BEGIN Provided material

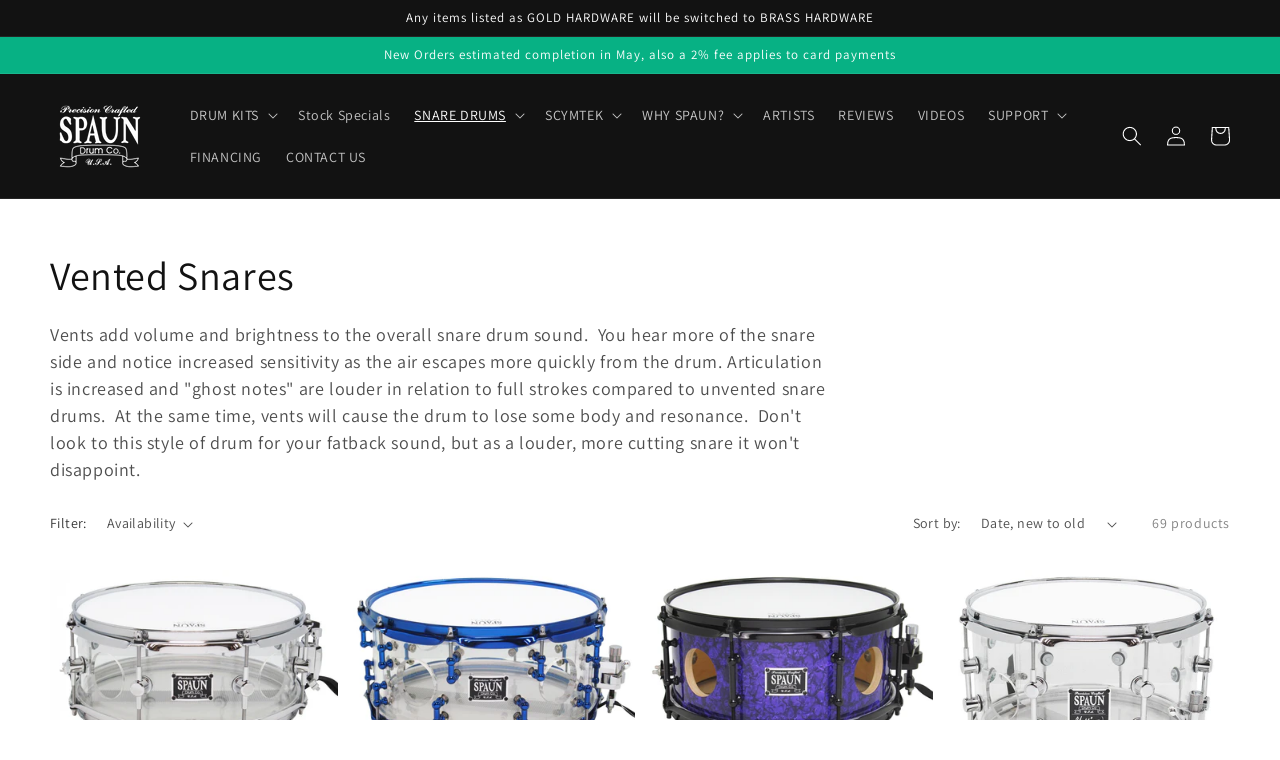

--- FILE ---
content_type: text/css
request_url: https://spaundrums.com/cdn/shop/t/1/assets/disclosure.css?v=60749307208738363111631688636
body_size: -407
content:
.disclosure{position:relative}.disclosure__button{align-items:center;cursor:pointer;display:flex;height:4rem;padding:0 1.5rem;font-size:1.3rem;background-color:transparent}.disclosure__list{border:1px solid rgba(var(--color-foreground),.2);font-size:1.4rem;margin-top:-.5rem;min-height:8.2rem;max-height:19rem;max-width:22rem;min-width:12rem;width:max-content;overflow-y:auto;padding-bottom:.5rem;padding-top:.5rem;position:absolute;bottom:100%;transform:translateY(-1rem);z-index:2;background-color:rgb(var(--color-background))}.disclosure__item{position:relative}.disclosure__link{display:block;padding:.5rem 2.2rem;text-decoration:none;line-height:1.8}
/*# sourceMappingURL=/cdn/shop/t/1/assets/disclosure.css.map?v=60749307208738363111631688636 */
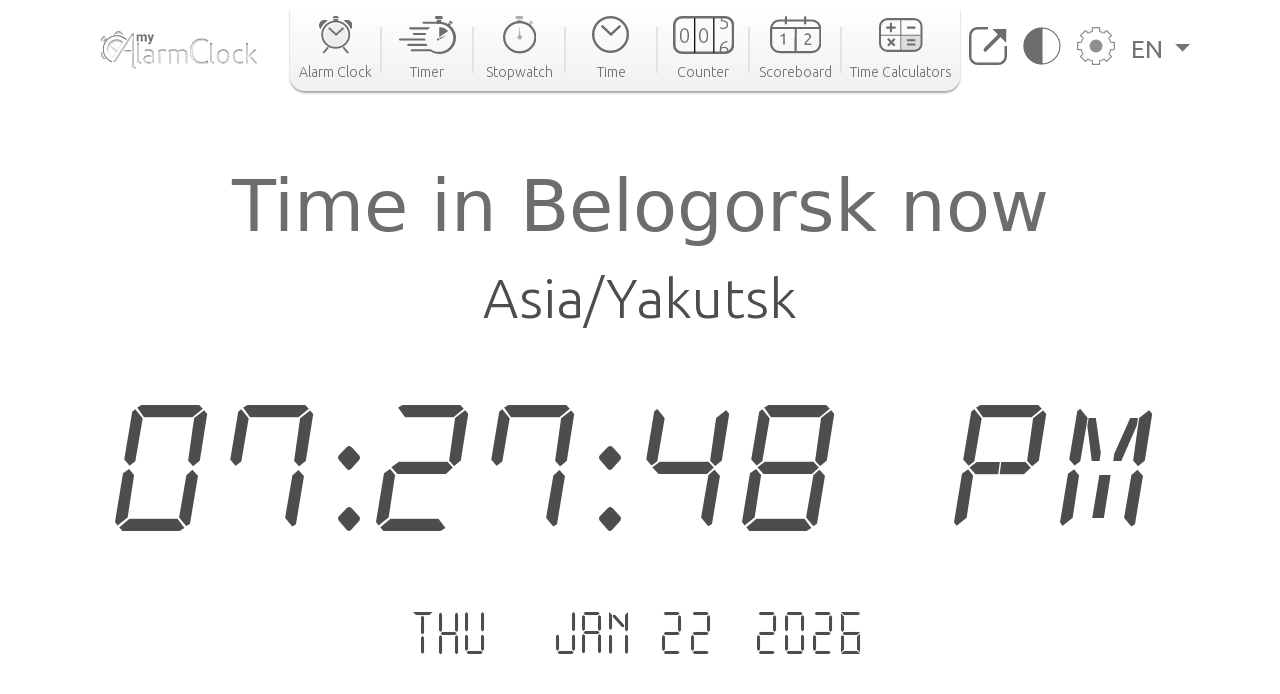

--- FILE ---
content_type: text/html; charset=utf-8
request_url: https://www.google.com/recaptcha/api2/aframe
body_size: 268
content:
<!DOCTYPE HTML><html><head><meta http-equiv="content-type" content="text/html; charset=UTF-8"></head><body><script nonce="S16Y0n5HCUjPBUrpWkijJg">/** Anti-fraud and anti-abuse applications only. See google.com/recaptcha */ try{var clients={'sodar':'https://pagead2.googlesyndication.com/pagead/sodar?'};window.addEventListener("message",function(a){try{if(a.source===window.parent){var b=JSON.parse(a.data);var c=clients[b['id']];if(c){var d=document.createElement('img');d.src=c+b['params']+'&rc='+(localStorage.getItem("rc::a")?sessionStorage.getItem("rc::b"):"");window.document.body.appendChild(d);sessionStorage.setItem("rc::e",parseInt(sessionStorage.getItem("rc::e")||0)+1);localStorage.setItem("rc::h",'1769077669448');}}}catch(b){}});window.parent.postMessage("_grecaptcha_ready", "*");}catch(b){}</script></body></html>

END Provided material

▶ Work request: Write out all the records again, exactly, minus any pictures.

▶ Exercise result:
--- FILE ---
content_type: text/css
request_url: https://spaundrums.com/cdn/shop/t/1/assets/disclosure.css?v=60749307208738363111631688636
body_size: -407
content:
.disclosure{position:relative}.disclosure__button{align-items:center;cursor:pointer;display:flex;height:4rem;padding:0 1.5rem;font-size:1.3rem;background-color:transparent}.disclosure__list{border:1px solid rgba(var(--color-foreground),.2);font-size:1.4rem;margin-top:-.5rem;min-height:8.2rem;max-height:19rem;max-width:22rem;min-width:12rem;width:max-content;overflow-y:auto;padding-bottom:.5rem;padding-top:.5rem;position:absolute;bottom:100%;transform:translateY(-1rem);z-index:2;background-color:rgb(var(--color-background))}.disclosure__item{position:relative}.disclosure__link{display:block;padding:.5rem 2.2rem;text-decoration:none;line-height:1.8}
/*# sourceMappingURL=/cdn/shop/t/1/assets/disclosure.css.map?v=60749307208738363111631688636 */

--- FILE ---
content_type: text/html; charset=utf-8
request_url: https://www.google.com/recaptcha/api2/aframe
body_size: 268
content:
<!DOCTYPE HTML><html><head><meta http-equiv="content-type" content="text/html; charset=UTF-8"></head><body><script nonce="S16Y0n5HCUjPBUrpWkijJg">/** Anti-fraud and anti-abuse applications only. See google.com/recaptcha */ try{var clients={'sodar':'https://pagead2.googlesyndication.com/pagead/sodar?'};window.addEventListener("message",function(a){try{if(a.source===window.parent){var b=JSON.parse(a.data);var c=clients[b['id']];if(c){var d=document.createElement('img');d.src=c+b['params']+'&rc='+(localStorage.getItem("rc::a")?sessionStorage.getItem("rc::b"):"");window.document.body.appendChild(d);sessionStorage.setItem("rc::e",parseInt(sessionStorage.getItem("rc::e")||0)+1);localStorage.setItem("rc::h",'1769077669448');}}}catch(b){}});window.parent.postMessage("_grecaptcha_ready", "*");}catch(b){}</script></body></html>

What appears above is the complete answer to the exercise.